Announcing the agreement, Atul B. Lall, vice chairman and managing director of Dixon, said, "We are delighted to partner with Inventec, a global leader in IT hardware manufacturing. This joint venture marks a significant milestone for Dixon as we expand our portfolio into high-growth segments of notebooks and servers. With Dixon's operational efficiency and local expertise and Inventec's technological prowess in the IT hardware segment, we shall be striving to produce high-quality products while driving technological innovation and contributing to the development of India's IT infrastructure."

Atul further said the partnership aligns with the Indian government's vision of promoting domestic manufacturing and self-reliance under the 'Make in India' scheme.
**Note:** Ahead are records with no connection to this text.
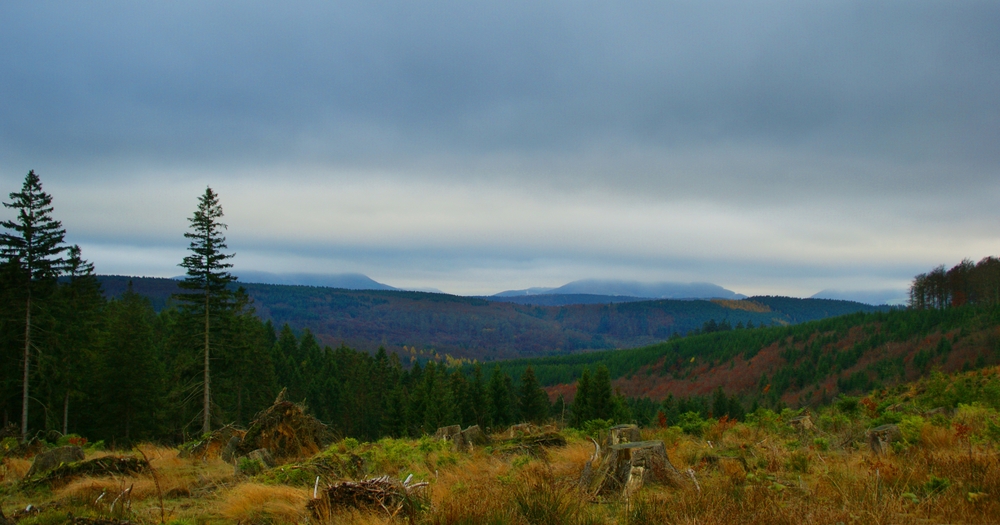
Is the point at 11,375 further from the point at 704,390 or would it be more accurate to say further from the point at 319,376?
the point at 704,390

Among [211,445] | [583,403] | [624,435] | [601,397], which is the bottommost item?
[583,403]

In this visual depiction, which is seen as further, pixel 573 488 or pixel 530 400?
pixel 530 400

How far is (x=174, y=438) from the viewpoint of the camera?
34.7 meters

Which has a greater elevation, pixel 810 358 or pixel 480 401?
pixel 480 401

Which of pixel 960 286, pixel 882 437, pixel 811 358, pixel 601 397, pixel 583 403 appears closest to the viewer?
pixel 882 437

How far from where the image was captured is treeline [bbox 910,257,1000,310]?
82750 millimetres

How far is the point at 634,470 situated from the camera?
6.42m

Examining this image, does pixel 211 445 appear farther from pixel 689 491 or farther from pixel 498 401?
pixel 498 401

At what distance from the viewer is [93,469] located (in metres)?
8.10

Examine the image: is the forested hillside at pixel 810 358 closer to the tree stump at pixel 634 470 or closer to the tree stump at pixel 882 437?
the tree stump at pixel 882 437

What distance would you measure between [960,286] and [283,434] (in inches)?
4619

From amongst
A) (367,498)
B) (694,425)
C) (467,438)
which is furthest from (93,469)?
(694,425)

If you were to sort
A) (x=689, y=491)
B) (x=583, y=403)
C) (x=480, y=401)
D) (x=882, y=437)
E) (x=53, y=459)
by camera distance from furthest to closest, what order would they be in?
(x=480, y=401) → (x=583, y=403) → (x=882, y=437) → (x=53, y=459) → (x=689, y=491)

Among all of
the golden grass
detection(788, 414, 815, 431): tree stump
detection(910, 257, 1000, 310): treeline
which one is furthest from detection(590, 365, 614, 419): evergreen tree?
detection(910, 257, 1000, 310): treeline
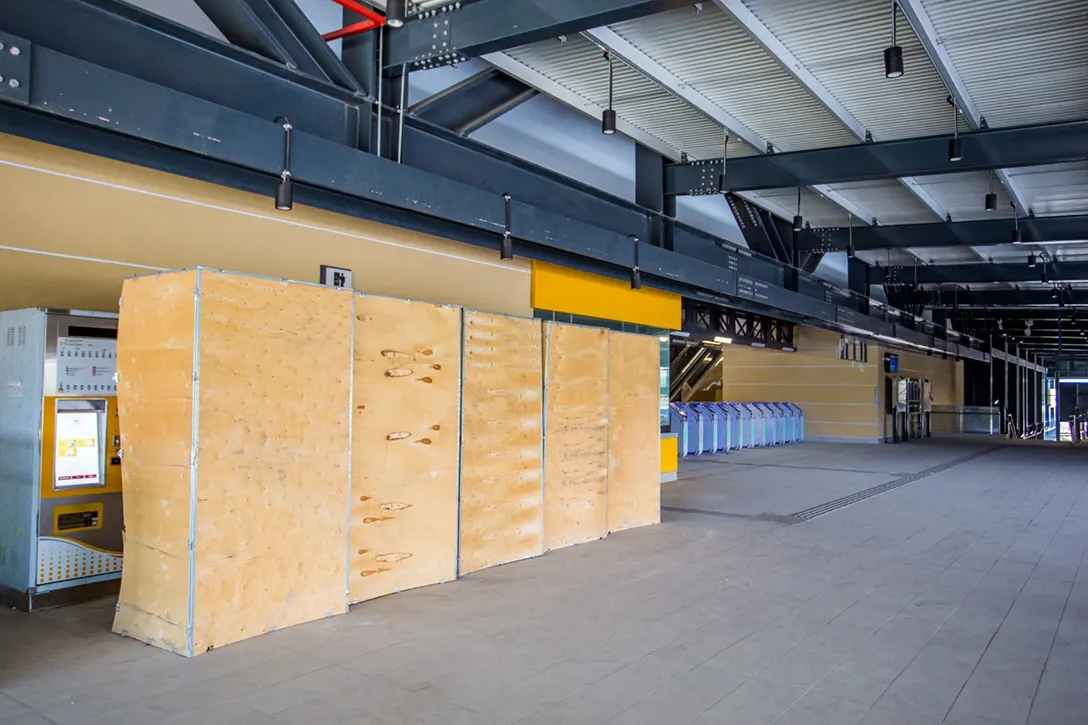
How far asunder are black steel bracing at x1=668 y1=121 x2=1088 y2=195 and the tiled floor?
4001 mm

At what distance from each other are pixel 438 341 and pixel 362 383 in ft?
2.71

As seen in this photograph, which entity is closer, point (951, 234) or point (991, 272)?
point (951, 234)

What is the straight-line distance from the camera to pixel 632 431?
882 cm

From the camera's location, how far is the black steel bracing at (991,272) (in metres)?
15.7

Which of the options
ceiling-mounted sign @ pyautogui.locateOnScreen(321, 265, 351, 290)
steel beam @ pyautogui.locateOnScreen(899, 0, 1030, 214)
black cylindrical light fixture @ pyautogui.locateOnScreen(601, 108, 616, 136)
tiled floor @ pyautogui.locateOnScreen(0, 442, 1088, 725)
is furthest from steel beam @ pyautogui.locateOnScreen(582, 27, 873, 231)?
tiled floor @ pyautogui.locateOnScreen(0, 442, 1088, 725)

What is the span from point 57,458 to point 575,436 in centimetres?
445

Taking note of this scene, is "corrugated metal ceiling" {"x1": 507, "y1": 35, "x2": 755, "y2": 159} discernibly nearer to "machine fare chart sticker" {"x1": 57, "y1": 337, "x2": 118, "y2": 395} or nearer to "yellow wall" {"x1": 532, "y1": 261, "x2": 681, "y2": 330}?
"yellow wall" {"x1": 532, "y1": 261, "x2": 681, "y2": 330}

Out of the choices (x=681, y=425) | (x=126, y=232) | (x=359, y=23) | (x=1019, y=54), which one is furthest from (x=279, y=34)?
(x=681, y=425)

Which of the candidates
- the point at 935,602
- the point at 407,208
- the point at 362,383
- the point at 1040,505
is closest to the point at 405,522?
the point at 362,383

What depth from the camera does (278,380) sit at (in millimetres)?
5082

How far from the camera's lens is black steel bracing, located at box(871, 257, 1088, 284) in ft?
51.6

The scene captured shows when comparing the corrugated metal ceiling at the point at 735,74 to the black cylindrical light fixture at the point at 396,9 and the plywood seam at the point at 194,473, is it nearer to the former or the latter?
the black cylindrical light fixture at the point at 396,9

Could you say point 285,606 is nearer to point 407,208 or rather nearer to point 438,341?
point 438,341

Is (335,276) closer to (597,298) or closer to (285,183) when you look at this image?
(285,183)
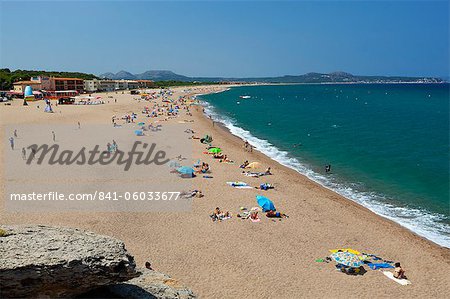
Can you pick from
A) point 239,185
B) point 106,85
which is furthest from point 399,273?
point 106,85

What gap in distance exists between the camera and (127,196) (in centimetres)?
2009

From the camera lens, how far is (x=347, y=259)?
13180 mm

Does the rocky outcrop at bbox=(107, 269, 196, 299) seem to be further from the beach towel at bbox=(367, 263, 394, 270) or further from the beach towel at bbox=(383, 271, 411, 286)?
the beach towel at bbox=(367, 263, 394, 270)

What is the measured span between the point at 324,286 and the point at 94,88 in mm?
105605

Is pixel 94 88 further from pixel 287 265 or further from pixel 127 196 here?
pixel 287 265

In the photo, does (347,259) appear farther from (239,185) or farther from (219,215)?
(239,185)

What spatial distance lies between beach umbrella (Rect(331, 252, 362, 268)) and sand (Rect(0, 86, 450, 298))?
1.36ft

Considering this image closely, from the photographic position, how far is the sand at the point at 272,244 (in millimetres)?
12273

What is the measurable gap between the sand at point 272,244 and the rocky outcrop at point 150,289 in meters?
4.34

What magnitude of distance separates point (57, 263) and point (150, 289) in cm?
205

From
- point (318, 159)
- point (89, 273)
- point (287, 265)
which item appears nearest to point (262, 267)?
point (287, 265)

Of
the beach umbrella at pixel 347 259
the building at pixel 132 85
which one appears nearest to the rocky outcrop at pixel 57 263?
the beach umbrella at pixel 347 259

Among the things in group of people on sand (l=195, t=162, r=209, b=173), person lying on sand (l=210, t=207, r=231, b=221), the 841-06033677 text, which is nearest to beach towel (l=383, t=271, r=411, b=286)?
person lying on sand (l=210, t=207, r=231, b=221)
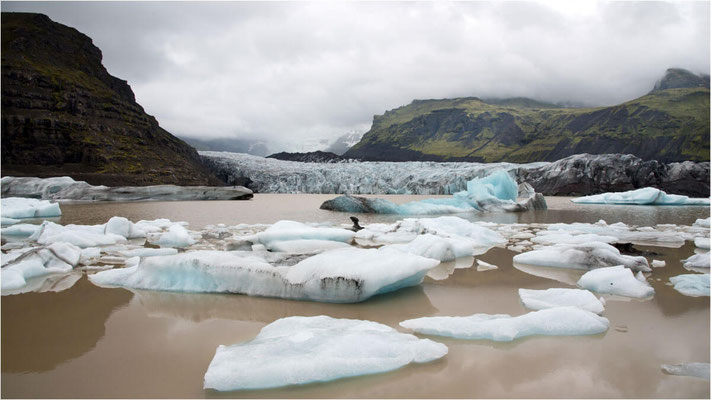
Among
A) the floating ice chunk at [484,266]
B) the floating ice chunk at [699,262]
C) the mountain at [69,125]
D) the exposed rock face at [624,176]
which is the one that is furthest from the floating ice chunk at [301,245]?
the exposed rock face at [624,176]

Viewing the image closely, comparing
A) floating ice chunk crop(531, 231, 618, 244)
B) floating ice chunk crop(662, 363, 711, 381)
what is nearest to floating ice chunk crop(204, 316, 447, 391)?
floating ice chunk crop(662, 363, 711, 381)

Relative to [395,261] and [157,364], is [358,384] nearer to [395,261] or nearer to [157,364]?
[157,364]

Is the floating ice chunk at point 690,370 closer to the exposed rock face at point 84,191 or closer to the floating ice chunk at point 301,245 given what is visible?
the floating ice chunk at point 301,245

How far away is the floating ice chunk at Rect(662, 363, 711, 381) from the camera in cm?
196

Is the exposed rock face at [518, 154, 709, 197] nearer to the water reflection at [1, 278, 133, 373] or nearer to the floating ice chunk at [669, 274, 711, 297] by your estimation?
the floating ice chunk at [669, 274, 711, 297]

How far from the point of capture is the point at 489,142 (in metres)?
91.6

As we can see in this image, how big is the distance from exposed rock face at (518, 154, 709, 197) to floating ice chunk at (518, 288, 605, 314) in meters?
33.9

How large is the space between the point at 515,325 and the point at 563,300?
855mm

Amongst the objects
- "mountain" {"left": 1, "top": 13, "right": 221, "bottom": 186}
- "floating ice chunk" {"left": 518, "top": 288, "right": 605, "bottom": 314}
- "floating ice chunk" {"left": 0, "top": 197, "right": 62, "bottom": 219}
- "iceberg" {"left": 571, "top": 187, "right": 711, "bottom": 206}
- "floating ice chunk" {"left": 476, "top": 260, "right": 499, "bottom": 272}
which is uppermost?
"mountain" {"left": 1, "top": 13, "right": 221, "bottom": 186}

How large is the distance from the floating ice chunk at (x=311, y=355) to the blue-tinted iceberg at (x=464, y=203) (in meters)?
12.3

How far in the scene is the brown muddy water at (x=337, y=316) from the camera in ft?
6.01

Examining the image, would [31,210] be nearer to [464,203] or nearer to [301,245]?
[301,245]

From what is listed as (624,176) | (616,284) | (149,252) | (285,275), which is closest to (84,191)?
(149,252)

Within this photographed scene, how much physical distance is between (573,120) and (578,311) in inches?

Jack Tsai, president of Inventec, echoed the optimism, saying, "Dixon stands as one of India's most prominent electronics manufacturing firms, distinguished by its mature production systems, high degree of automation, and strong alignment with local government policies. This joint venture utilizes Dixon's robust domestic manufacturing capabilities and Inventec's strengths in the capabilities of engineering, supply chain and systems integration."


Nominating directors

The JV agreement gives Dixon the right to nominate three directors and Inventec two on the board of the new entity. It also includes the pre-emptive right of shareholders to participate in future funding rounds.

"Affirmative voting rights in favour of the Company and Inventec. In addition, the JV’ Agreement includes customary and/or commercially agreed conditions with respect to right of first refusal, tag along rights, other share transfer restrictions, appointment of official(s) / key managerial person(s), representation, warranties, termination, dispute resolution etc.," the company added.

The timing of the partnership is critical as global supply chains undergo realignments due to shifting trade policies, including impending U.S. tariffs on imports from China. With Inventec's existing client base—including global PC giants such as HP and Dell—industry watchers expect the joint venture to position India as a strategic hub for IT hardware production, particularly for markets seeking to diversify away from China.

As part of this expansion, Dixon is also reportedly planning a dedicated IT hardware manufacturing facility in addition to its Rs 1,000 crore plant coming up in Chennai.

The new venture is also expected to apply under India's Rs 22,000 crore incentive scheme for electronics components manufacturing, further aligning with the government's 'Make in India' and self-reliance ambitions, ET reported.